# Work request 1
Print the passage of the film review that opens with the words containing "Margot, as might" and closes with "offensive against Malcolm.", copied word for word.
# Work request 2
Go on with the film review about Margot and Pauline, picking up after its last sentence.

# Selected text
In her manipulative arts, Pauline is the mirror opposite of her sister. Margot is a cold chisel, while Pauline is a warm sunbeam that can melt the toughest defense. They share, however, an insecurity instilled in them from growing up with an abusive father. To cope, Margot has become a devotee of pot and wine; Pauline has turned to self-help books/seminars and prescription pills.
Margot, as might be expected, immediately starts to pick apart Malcolm’s numerous flaws, which are not hard to miss, especially a troubling lack of maturity. For Margot, this begins as merely an amusement; the real purpose of her visit is to hook up with an equally narcissistic writer living nearby. When, in a moment of what appears to be questionable judgment, Pauline tells Margot—before anyone else—that she’s pregnant and that Malcolm’s the father, that’s all the incentive Margot needs to escalate her offensive against Malcolm.
If we can look away from Margot’s antics, which Kidman does make tough to do, we observe the drama brewing between Pauline and Malcolm. His exasperated response to her question, “Did you drink your teas?”, speaks more about the frenetic state of their union (owing to Black’s perfect line reading) than pages of dialogue. Yet Black, adeptly trading on his comic persona, gives Malcolm a teddy-bear charm calculated to win over the sort of unmoored cosmic dreamer that Pauline is.
The passive-aggressive battle between Margot and Pauline is interrupted when Jim (Turturro), Margot’s husband and Claude’s father, shows up. We peg him as the outsider at the gathering (even Pauline’s psychotic neighbors fit in), because he’s genuinely empathetic. Turturro, as much as Kidman or Leigh, slips into his character, a writing teacher (his own fiction doesn’t earn enough) on solid terms with his son, but unable to have the same rapport with his wife.
Jim and Margot’s already strained relationship takes a body blow after Jim, very much against Margot’s wishes, rescues and pays for the emergency medical care of a stranger’s dog. When he assures her that she would’ve done the same thing, Margot, gripped by stoner paranoia, unloads on him. This confrontation, which Tobias calls “ugliness…raw and unvarnished,” makes us think that Malcolm is right to have warned Pauline about the threat Margot poses to their relationship.

# Source data
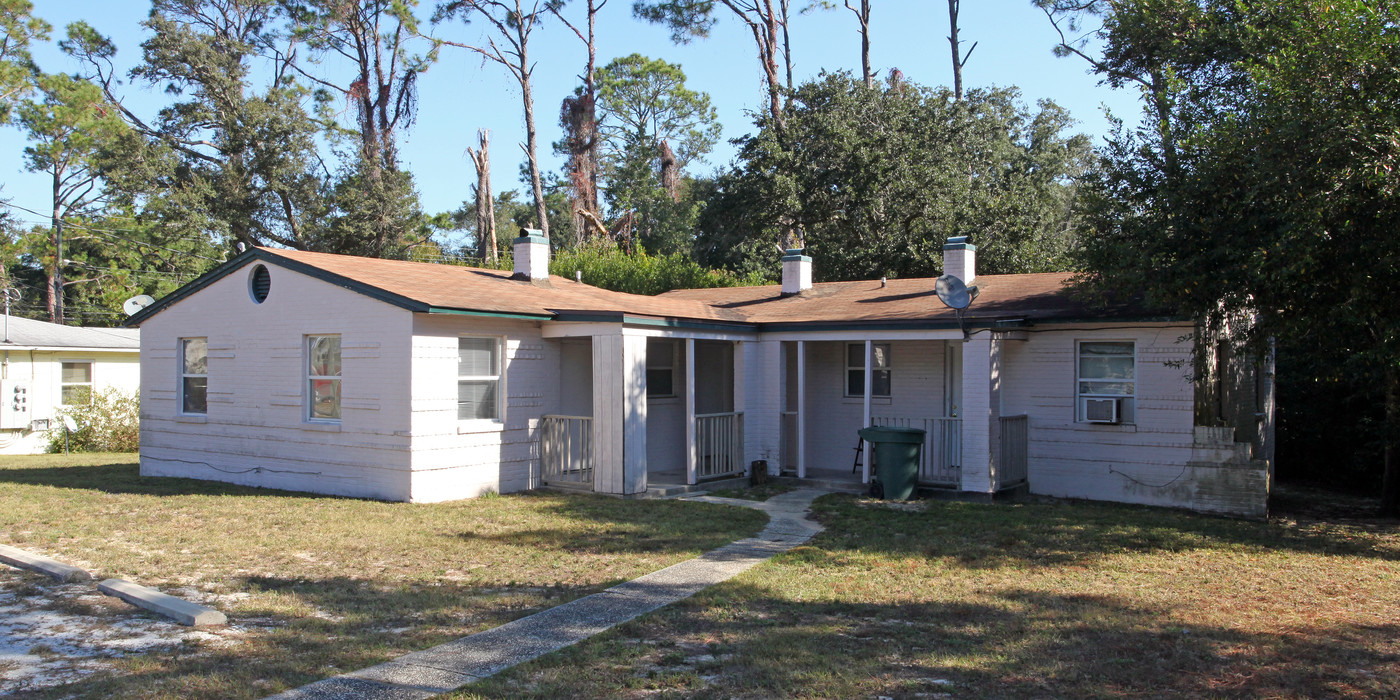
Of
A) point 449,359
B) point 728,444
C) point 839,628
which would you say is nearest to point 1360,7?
point 839,628

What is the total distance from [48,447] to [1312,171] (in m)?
25.0

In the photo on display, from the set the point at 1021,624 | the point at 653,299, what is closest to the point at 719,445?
the point at 653,299

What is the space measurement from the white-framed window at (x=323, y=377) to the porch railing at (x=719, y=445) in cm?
534

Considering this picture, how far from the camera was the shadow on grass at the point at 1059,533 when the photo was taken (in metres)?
9.59

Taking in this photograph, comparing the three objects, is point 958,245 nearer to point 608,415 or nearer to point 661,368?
point 661,368

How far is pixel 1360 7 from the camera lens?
9.23m

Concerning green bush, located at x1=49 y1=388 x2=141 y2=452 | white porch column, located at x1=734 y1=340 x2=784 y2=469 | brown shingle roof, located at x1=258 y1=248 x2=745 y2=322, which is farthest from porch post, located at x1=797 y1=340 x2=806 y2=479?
green bush, located at x1=49 y1=388 x2=141 y2=452

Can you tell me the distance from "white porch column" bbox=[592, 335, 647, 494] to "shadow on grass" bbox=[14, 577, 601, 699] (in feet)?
17.2

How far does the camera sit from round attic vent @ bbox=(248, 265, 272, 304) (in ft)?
46.8

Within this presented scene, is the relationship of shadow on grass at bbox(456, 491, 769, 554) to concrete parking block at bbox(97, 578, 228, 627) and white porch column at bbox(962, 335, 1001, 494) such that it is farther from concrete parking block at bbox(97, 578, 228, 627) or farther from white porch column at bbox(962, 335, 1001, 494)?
white porch column at bbox(962, 335, 1001, 494)

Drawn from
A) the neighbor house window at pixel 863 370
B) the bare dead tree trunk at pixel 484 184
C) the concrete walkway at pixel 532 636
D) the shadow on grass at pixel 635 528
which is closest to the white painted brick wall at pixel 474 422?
the shadow on grass at pixel 635 528

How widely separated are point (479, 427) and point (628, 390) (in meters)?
2.15

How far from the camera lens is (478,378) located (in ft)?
43.2

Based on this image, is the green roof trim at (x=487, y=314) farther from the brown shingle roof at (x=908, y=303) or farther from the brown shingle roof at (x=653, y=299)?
the brown shingle roof at (x=908, y=303)
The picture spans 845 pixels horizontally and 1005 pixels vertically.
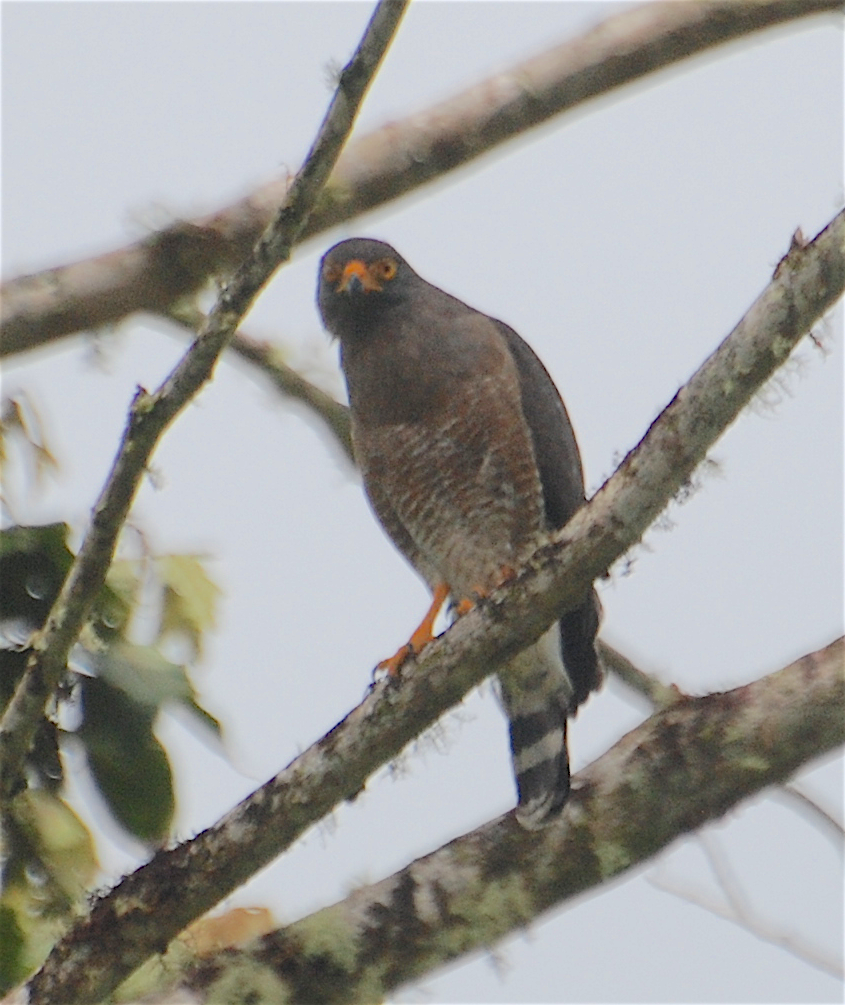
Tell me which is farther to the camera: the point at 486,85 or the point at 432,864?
the point at 486,85

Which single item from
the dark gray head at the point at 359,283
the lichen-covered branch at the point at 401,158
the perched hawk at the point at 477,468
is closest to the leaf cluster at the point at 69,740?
the lichen-covered branch at the point at 401,158

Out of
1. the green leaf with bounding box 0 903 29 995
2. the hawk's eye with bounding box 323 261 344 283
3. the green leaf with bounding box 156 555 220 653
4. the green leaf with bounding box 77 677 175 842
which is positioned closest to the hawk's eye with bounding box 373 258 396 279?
the hawk's eye with bounding box 323 261 344 283

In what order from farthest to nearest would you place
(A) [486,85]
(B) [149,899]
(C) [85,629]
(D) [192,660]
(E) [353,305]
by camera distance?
(E) [353,305] → (A) [486,85] → (D) [192,660] → (C) [85,629] → (B) [149,899]

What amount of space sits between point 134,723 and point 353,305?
6.79ft

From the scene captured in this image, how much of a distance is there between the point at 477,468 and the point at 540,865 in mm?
1497

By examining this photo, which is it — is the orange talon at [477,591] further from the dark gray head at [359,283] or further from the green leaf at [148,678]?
the green leaf at [148,678]

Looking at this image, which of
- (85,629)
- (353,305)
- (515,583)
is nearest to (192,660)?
(85,629)

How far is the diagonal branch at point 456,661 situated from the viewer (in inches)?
115

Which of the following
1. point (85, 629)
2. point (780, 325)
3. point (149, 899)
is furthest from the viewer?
point (85, 629)

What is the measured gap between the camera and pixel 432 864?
11.3 feet

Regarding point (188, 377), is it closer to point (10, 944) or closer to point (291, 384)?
→ point (10, 944)

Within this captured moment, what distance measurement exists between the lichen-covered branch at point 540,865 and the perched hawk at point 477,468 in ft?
2.83

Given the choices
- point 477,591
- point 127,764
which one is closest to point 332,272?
point 477,591

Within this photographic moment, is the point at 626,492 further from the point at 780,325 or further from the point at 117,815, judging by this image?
the point at 117,815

# Written answer 1
Margot, as might be expected, immediately starts to pick apart Malcolm’s numerous flaws, which are not hard to miss, especially a troubling lack of maturity. For Margot, this begins as merely an amusement; the real purpose of her visit is to hook up with an equally narcissistic writer living nearby. When, in a moment of what appears to be questionable judgment, Pauline tells Margot—before anyone else—that she’s pregnant and that Malcolm’s the father, that’s all the incentive Margot needs to escalate her offensive against Malcolm.

# Written answer 2
Except it turns out that Margot is right about Malcolm. He gets caught doing something that would be even more of a deal breaker now than in 2007. Everyone flees to a seaside hotel; their trip by ferry (paralleling Margot and Claude’s arrival) is accompanied by the sonic implosion of Fleetwood Mac’s “That’s All For Everyone.” Malcolm remains in exile at the house.
Although it feels freeing to be out of the claustrophobic setting of the house and its grounds, the hotel’s dinginess becomes just as oppressive. Margot tries unsuccessfully to get Pauline to come with her and Claude to see Jim, for the purpose, we suppose, of double-teaming him.
Then we get to what, for me, is the most Cassavetes-like scene. In the background of the hotel bar, a karaoke singer performs, with the barest competency, the classic 70s downer love song, “On and On.” During a phone conversation (we can hear both sides) in the foreground of the bar, Malcolm and Pauline start to play damage-control. But the mood shifts when Pauline is genuinely moved—Leigh’s facial gestures and vocal cadence depict the unsure awareness of someone else’s distress—as Malcolm’s confession breaks down into uncontrollable sobbing.
Baumbach has yet to make a film as challenging in its emotional messiness as this one. Compared with the ice and fire dynamic of Margot At The Wedding, Marriage Story (2019), critically lauded as his latest achievement, feels like lukewarm water.